Stop word removal is a hack left over from when we were running search engines in 64 kbytes
of memory.

Yes, common words are less important for search, but removing them is a brute force approach
with severe side effects. Instead, we use a proportional approach with the tf.idf model. That
puts a higher weight on rare words and a lower weight on common words.

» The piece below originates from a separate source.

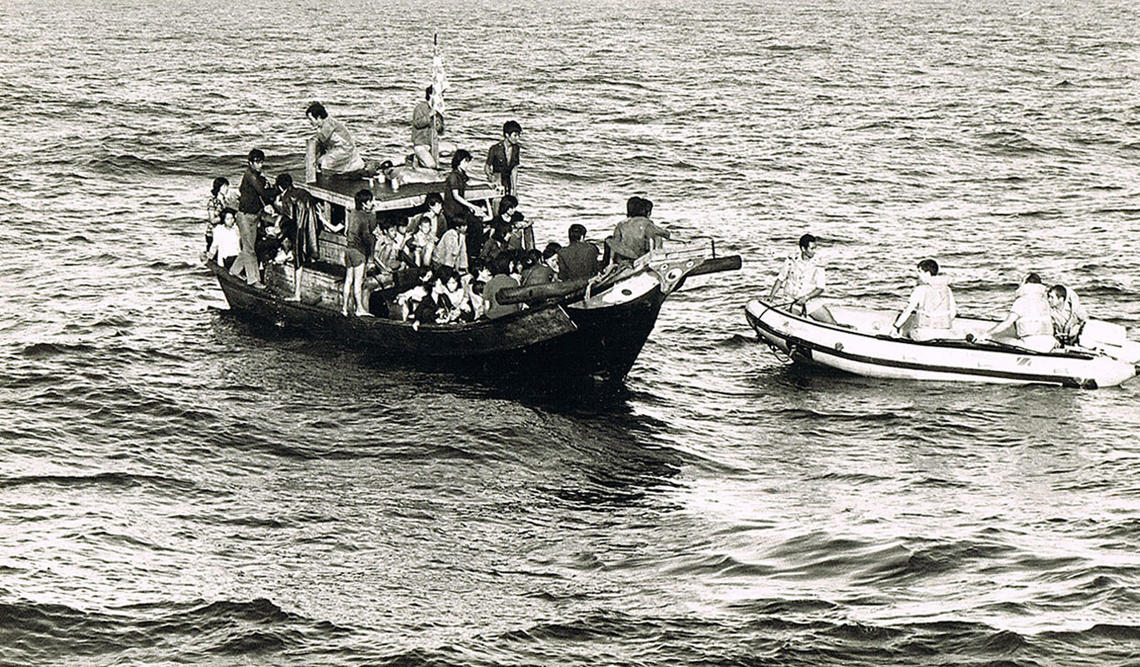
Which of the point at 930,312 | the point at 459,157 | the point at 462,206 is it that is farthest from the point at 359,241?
the point at 930,312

For some real-life examples of problems with stop words, you can read the list of movie titles
that disappear with stemming and stop words. I discovered these when I was running search
at Netflix.

	• Being There (this is the first one I noticed)
	• To Be and To Have (Être et Avoir)
	• To Have and To Have Not
	• Once and Again
	• To Be or Not To Be (1942) (OK, it isn’t just a quote from Hamlet)
	• To Be or Not To Be (1983)
	• Now and Then, Here and There
	• Be with Me
	• I’ll Be There
	• It Had to Be You
	• You Should Not Be Here
	• You Are Here

Walter Underwood  (my blog)

> On Aug 29, 2016, at 5:39 PM, Steven White <> wrote:
> Thanks Shawn.  This is the best answer I have seen, much appreciated.
> A follow up question, I want to remove stop words from the list, but if I
> do, then search quality will degradation (and index size will grow (less of
> an issue)).  For example, if I remove "a", then if someone search for "For
> a Few Dollars More" (without quotes) chances are good records with "a" will
> land higher up that are not relevant to user's search.  How can I address
> this?  Can I setup my schema so that records that get hits against a list
> of words, let's say off the stop word list, are ranked lower?
> Steve
> On Sat, Aug 27, 2016 at 2:53 PM, Shawn Heisey <> wrote:
>> On 8/27/2016 12:39 PM, Shawn Heisey wrote:
>>> I personally think that stopword removal is more of a problem than a
>>> solution.
>> There actually is one thing that a stopword filter can dothat has little
>> to do with the purpose it was designed for.  You can make it impossible
>> to search for certain words.
>> Imagine that your original data contains the word "frisbee" but for some
>> reason you do not want anybody to be able to locate results using that
>> word.  You can create a stopword list containing just "frisbee" and any
>> other variations that you want to limit like "frisbees", then place it
>> as a filter on the index side of your analysis.  With this in place,
>> searching for those terms will retrieve zero results.